While I am still looking for the perfect show to take in a performance at the theater, I was able to get in on a behind-the-scenes tour to check out more of the history of this iconic spot!
A Brief History of The Palace Theatre
One thing I love about theaters in the area is that they're full of a ton of history, and The Palace Theatre in Greensburg is no exception.
The area the theater encompasses has been home to performing arts spaces since the 1880s when an opera house was built where the theater now stands. As the decades went on other ventures occupied the space including a boxing arena, ice skating rink, and finally The Strand Theater with an attached candy shop built where the side courtyard and event space for The Palace Theater stands today.
In the early 1920s the land next to The Strand was purchased and built into the theater we know today (then called The Manos Theatre, with The Palace being the grandest of all the theaters in the chain). The theater opened on September 2nd, 1926 with two 4-hour performances that were shown to a packed house of thousands and, naturally, went well into the night.
Shortly thereafter movies became popular and in the 1930s Warner Brothers bought the theater and operated it for many decades as a place to show their movies (during this period of time production companies also owned theaters to distribute their films).
The theater continued on until it was sold multiple times throughout the 70s, and was finally saved by the Westmoreland Cultural Trust in the 90s, restored to its former glory, and is now a stunning spot for shows of all kinds in Greensburg!
What You Can See on a Tour of The Palace Theatre
Apart from a show, The Palace Theatre is a museum in its own right.
The lobby and balcony levels feature historical film equipment, the fountain on the balcony is an incredibly rare style, the theater walls are adorned with some stunning works of art by Louis Grell, and the basement used to have a bowling alley in it (the latter part only visible on tours)!
Seeing these when visiting for a show is great, but hearing their historical significance while on a tour cannot be beaten.
Yes, the paintings are gorgeous, but they also went through a painstaking restoration in recent years. The old organ was purchased and moved across state lines to be with a collector. And the basement bowling alley was likely used during the same time the theater was open for shows (hope the movies were loud ones if used at the same time!). This is just scratching the surface of the theater's impressive history and restoration.
So while you can see the historical theater when visiting for a show, be it for an up-and-coming performer or a star that's been touring for decades, a tour of the theater really helps bring The Palace Theatre's history to life. Getting on the stage, into the dressing rooms, and exploring the basement are just added perks!

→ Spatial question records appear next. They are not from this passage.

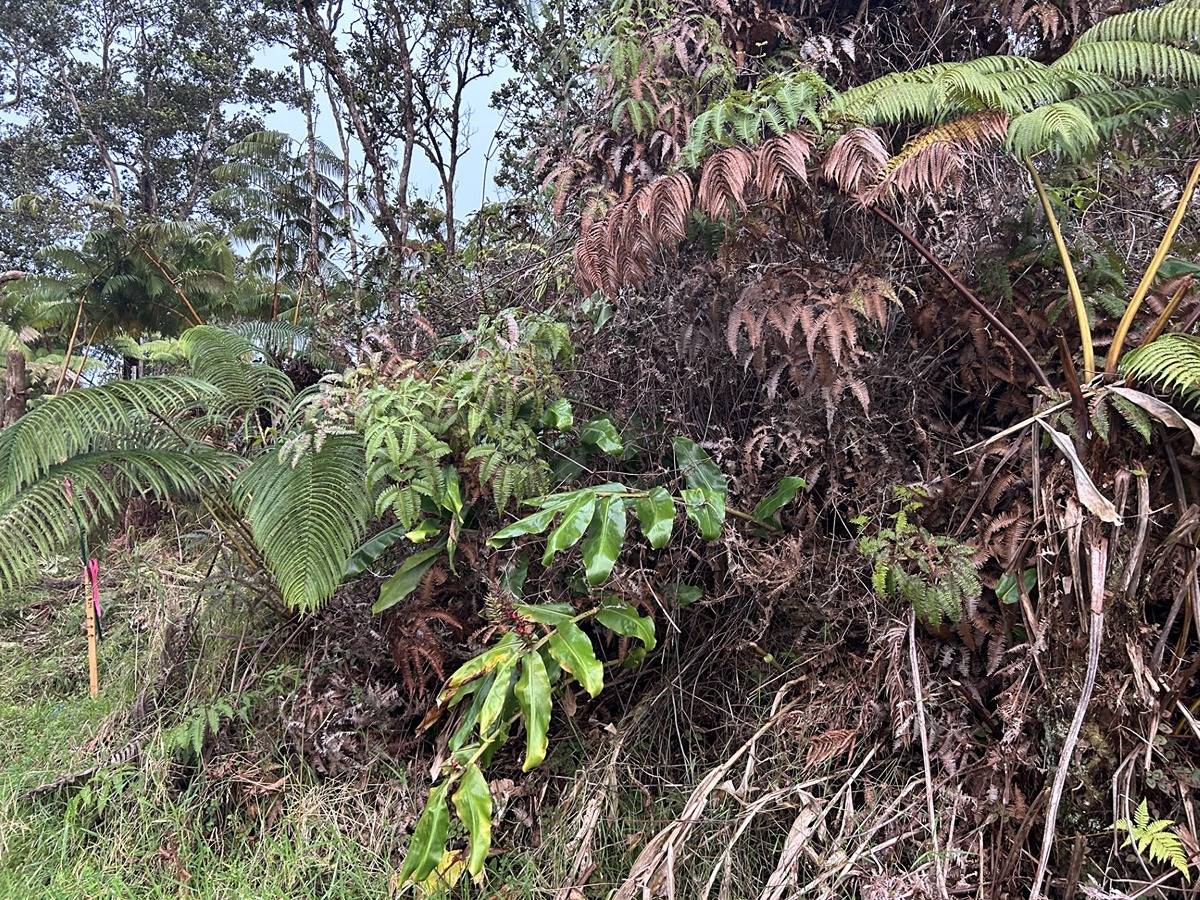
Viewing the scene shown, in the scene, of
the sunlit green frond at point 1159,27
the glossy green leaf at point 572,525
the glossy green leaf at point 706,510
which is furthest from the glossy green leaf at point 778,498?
the sunlit green frond at point 1159,27

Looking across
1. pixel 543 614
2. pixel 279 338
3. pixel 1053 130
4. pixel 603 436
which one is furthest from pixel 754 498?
pixel 279 338

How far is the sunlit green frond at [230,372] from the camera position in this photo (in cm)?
266

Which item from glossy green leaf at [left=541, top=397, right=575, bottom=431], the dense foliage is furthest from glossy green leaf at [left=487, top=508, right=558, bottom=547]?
glossy green leaf at [left=541, top=397, right=575, bottom=431]

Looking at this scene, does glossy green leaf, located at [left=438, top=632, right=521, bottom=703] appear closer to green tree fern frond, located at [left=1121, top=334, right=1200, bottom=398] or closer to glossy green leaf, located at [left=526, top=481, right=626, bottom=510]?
glossy green leaf, located at [left=526, top=481, right=626, bottom=510]

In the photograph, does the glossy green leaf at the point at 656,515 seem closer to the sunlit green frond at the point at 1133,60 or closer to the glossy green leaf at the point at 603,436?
the glossy green leaf at the point at 603,436

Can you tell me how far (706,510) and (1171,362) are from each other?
0.99 meters

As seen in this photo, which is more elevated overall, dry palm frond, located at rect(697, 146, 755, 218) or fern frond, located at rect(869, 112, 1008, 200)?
dry palm frond, located at rect(697, 146, 755, 218)

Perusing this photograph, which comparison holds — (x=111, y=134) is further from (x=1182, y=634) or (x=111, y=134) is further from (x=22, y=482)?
(x=1182, y=634)

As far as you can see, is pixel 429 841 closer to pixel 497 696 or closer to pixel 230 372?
pixel 497 696

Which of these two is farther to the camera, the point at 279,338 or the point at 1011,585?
the point at 279,338

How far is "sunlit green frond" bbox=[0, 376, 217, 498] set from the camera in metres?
2.04

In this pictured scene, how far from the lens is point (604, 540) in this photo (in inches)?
66.6

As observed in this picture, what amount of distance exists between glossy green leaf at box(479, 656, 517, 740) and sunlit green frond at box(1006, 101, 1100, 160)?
1.54m

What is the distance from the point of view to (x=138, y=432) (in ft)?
8.41
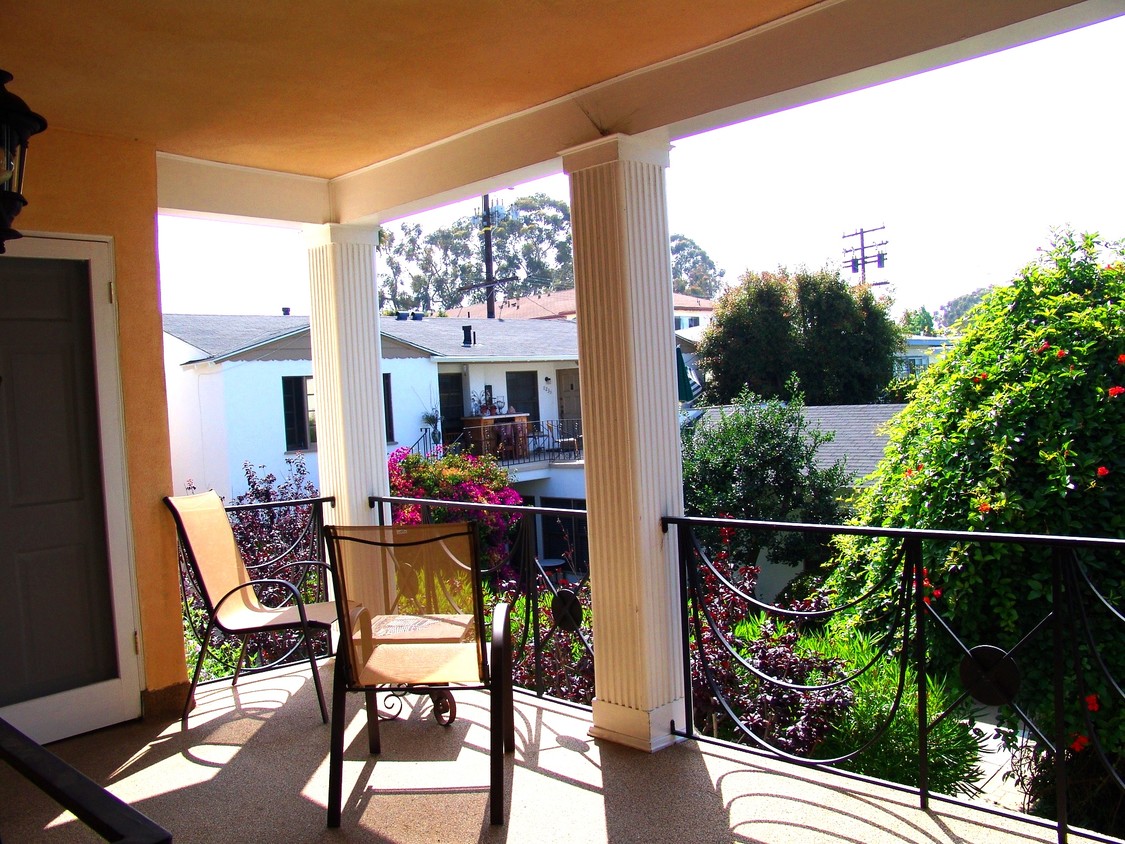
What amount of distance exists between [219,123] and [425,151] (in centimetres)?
92

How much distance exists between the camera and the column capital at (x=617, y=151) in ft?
10.6

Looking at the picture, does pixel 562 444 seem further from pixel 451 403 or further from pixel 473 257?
pixel 473 257

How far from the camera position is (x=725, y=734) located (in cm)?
448

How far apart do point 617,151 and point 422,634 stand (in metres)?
1.89

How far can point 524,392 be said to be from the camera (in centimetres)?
1817

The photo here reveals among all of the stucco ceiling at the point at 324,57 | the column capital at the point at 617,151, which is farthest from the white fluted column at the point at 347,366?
the column capital at the point at 617,151

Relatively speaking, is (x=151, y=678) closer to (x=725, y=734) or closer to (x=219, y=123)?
(x=219, y=123)

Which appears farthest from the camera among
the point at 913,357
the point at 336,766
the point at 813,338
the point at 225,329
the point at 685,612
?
the point at 913,357

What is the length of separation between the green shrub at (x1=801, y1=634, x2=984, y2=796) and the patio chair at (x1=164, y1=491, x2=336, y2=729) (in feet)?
7.44

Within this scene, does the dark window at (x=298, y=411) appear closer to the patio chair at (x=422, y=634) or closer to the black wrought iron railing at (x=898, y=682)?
the black wrought iron railing at (x=898, y=682)

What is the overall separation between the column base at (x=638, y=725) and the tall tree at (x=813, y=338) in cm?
1497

The Palace Theatre is located at 21 West Otterman Street in Greensburg, PA, and is open for performances and live music. Tours are available for groups (typically 10 or more) and public tours are also offered the Saturday after Labor Day to celebrate the theater's anniversary. I was a guest of Westmoreland Heritage for a behind-the-scenes tour for this article. The Palace Theatre is a stop on the Westmoreland Heritage Passport– be sure to get your sticker when visiting for a show.